I had/have a boulevard and I had all the same problems as you except the third one. In addition to that, my DS cried almost anytime he was in it and not asleep. I didn't think that had a lot to do with the seat, I thought he just didn't like car rides in general. (I was wrong.)
Anyway, I ended up buying a Radian 80SL for the higher rear facing limit and so that I wouldn't have to do anymore seat juggling between mine and my sister's car when she babysits. Suddenly DS is totally content in the car and we're both so much happier.

Radian FTW.


----------



## BetsyS (Nov 8, 2004)

I have two marathons, and on one of them, the straps twist, and on the other, they don't. Similar seats (different prints), but I don't even pretend to understand.

I think straps twisting are part of the mystery of carseats.


----------



## Kiddoson (Nov 19, 2001)

would second installing it in the middle. that would solve a few of your problems.
Kim


----------



## bobandjess99 (Aug 1, 2005)

Quote:


Originally Posted by *Aliyahsmommy* 
I. It certainly is not as easy to buckle and unbuckle as the cheap $40 one my sister has in her car...but it is by far safer









Okay, OP, it sounds like you have gotten some great ideas. The only additional idea i have for you is to have the adult who is not driving sit BEHIND the driver, instead of in the front passenger seat. It's safer, and more comfortable.

but, i wanted to touch on this statement by another poster.

There is NO evidence, none whatsoever, that a "cheap $40 seat" is any less safe than a $300 britax boulevard. NONE. What matters in terms of safety are that the seat is installed correctly in the vehicle, the child is strapped appropriately in to the seat, and the seat is appropriate for the child, with rearfacing until age 4 being by far the safest choice, period, you can make.

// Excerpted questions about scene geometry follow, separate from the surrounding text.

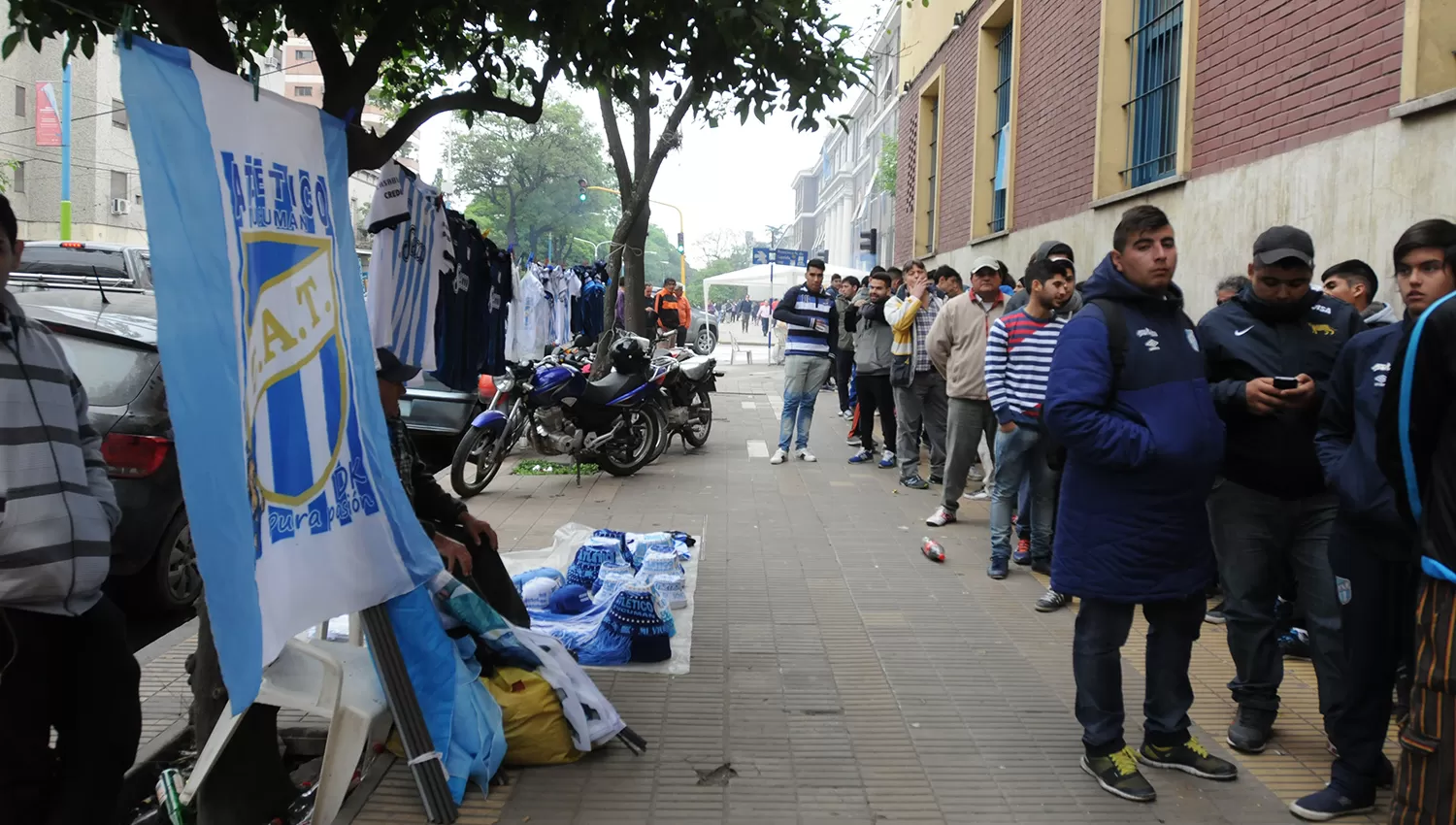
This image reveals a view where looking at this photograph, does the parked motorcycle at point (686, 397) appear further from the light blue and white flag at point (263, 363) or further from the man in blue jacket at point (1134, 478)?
the light blue and white flag at point (263, 363)

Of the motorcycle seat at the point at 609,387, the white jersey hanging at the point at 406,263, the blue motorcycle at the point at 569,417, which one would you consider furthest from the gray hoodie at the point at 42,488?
the motorcycle seat at the point at 609,387

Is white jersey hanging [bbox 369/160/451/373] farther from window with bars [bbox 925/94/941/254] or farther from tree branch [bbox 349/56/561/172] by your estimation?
window with bars [bbox 925/94/941/254]

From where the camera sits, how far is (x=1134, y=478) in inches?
155

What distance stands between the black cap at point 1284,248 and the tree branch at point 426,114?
2.72 meters

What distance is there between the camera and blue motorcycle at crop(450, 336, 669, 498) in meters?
9.52

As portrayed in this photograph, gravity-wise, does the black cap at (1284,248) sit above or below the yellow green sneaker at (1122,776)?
above

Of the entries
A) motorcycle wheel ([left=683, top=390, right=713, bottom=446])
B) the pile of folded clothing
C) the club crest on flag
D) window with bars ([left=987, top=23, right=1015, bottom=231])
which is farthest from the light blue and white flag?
window with bars ([left=987, top=23, right=1015, bottom=231])

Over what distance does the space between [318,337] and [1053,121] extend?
11020 mm

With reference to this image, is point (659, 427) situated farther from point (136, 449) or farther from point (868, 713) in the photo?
point (868, 713)

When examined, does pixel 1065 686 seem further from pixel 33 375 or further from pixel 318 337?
pixel 33 375

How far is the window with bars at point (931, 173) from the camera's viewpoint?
20.0m

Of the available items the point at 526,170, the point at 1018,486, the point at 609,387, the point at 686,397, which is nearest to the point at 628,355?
the point at 609,387

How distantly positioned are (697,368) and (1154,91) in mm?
5195

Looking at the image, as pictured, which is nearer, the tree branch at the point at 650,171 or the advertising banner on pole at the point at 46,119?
the tree branch at the point at 650,171
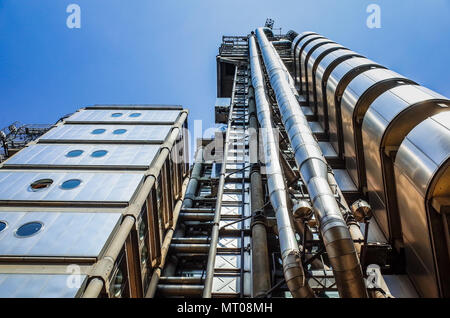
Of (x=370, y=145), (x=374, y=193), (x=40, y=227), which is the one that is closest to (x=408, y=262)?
(x=374, y=193)

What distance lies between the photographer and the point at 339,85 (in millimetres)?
14953

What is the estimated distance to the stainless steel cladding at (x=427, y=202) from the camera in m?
7.58

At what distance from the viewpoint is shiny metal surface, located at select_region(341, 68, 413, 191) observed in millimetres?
12156

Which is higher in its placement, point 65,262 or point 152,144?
point 152,144

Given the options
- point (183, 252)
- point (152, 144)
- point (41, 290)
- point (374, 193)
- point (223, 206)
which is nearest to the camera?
point (41, 290)

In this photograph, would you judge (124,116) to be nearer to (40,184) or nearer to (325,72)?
(40,184)

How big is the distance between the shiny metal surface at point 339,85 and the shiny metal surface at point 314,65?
3.68m

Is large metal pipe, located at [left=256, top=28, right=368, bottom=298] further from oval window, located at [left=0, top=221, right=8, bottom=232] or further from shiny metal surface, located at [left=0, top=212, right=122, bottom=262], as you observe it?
oval window, located at [left=0, top=221, right=8, bottom=232]

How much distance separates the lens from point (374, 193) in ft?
36.9

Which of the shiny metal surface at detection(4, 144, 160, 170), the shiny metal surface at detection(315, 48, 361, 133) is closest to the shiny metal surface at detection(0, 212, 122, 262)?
the shiny metal surface at detection(4, 144, 160, 170)

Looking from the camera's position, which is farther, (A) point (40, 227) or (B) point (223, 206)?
(B) point (223, 206)

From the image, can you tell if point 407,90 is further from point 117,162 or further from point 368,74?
point 117,162

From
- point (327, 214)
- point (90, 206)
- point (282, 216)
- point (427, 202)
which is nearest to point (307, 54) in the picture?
point (282, 216)

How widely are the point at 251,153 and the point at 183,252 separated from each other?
6615 mm
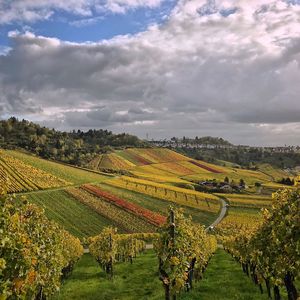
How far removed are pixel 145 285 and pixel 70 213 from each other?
211ft

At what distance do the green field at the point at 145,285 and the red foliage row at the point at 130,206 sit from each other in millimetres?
44625

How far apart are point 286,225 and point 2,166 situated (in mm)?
123392

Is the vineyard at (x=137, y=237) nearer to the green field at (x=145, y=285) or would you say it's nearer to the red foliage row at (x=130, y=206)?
the green field at (x=145, y=285)

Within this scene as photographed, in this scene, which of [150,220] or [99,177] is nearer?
[150,220]

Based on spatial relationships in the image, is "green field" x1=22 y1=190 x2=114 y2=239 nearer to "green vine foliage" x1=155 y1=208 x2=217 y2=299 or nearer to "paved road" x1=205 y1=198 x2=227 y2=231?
"paved road" x1=205 y1=198 x2=227 y2=231

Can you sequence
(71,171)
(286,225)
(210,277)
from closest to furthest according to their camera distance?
(286,225) < (210,277) < (71,171)

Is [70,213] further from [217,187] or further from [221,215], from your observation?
[217,187]

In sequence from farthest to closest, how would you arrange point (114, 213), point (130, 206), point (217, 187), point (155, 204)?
point (217, 187) → point (155, 204) → point (130, 206) → point (114, 213)

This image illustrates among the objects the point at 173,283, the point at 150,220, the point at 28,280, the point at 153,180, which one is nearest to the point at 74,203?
the point at 150,220

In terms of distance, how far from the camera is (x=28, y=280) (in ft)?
54.4

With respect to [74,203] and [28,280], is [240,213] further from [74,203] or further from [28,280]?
[28,280]

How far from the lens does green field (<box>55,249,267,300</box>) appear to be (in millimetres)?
37219

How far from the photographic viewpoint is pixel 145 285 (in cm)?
4503

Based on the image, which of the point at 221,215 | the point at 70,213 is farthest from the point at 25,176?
the point at 221,215
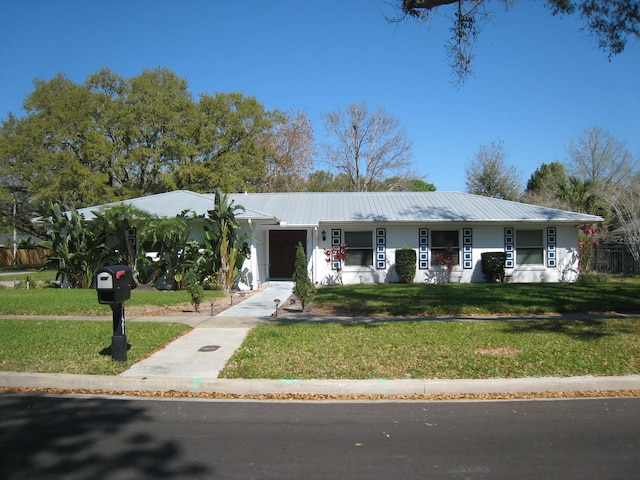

There are way too many variables to know which seat is "safer". ALL seats sold pass federal regulations. We do have some access to crash testing, and the result of same. We do not know whether or not that crash testing correlates to real world crash safety or not. (Coincidentally, the britax seats were some of the WORST performers in the testing, and if I were using crash test data to choose a seat, I'd pick a $40 seat over a britax, since the $40 seat performed better!!!)


----------



## chickabiddy (Jan 30, 2004)

Yes.

The "cheap $40 seat" passed. The Britax Boulevard passed. Because the crash test data is just a few snapshots of how seats perform under certain conditions, we can't draw conclusions about which seats are safest in the real world -- but there is also no way, no how, no chance of concluding that the Boulevard beats the "cheap $40 seat".


----------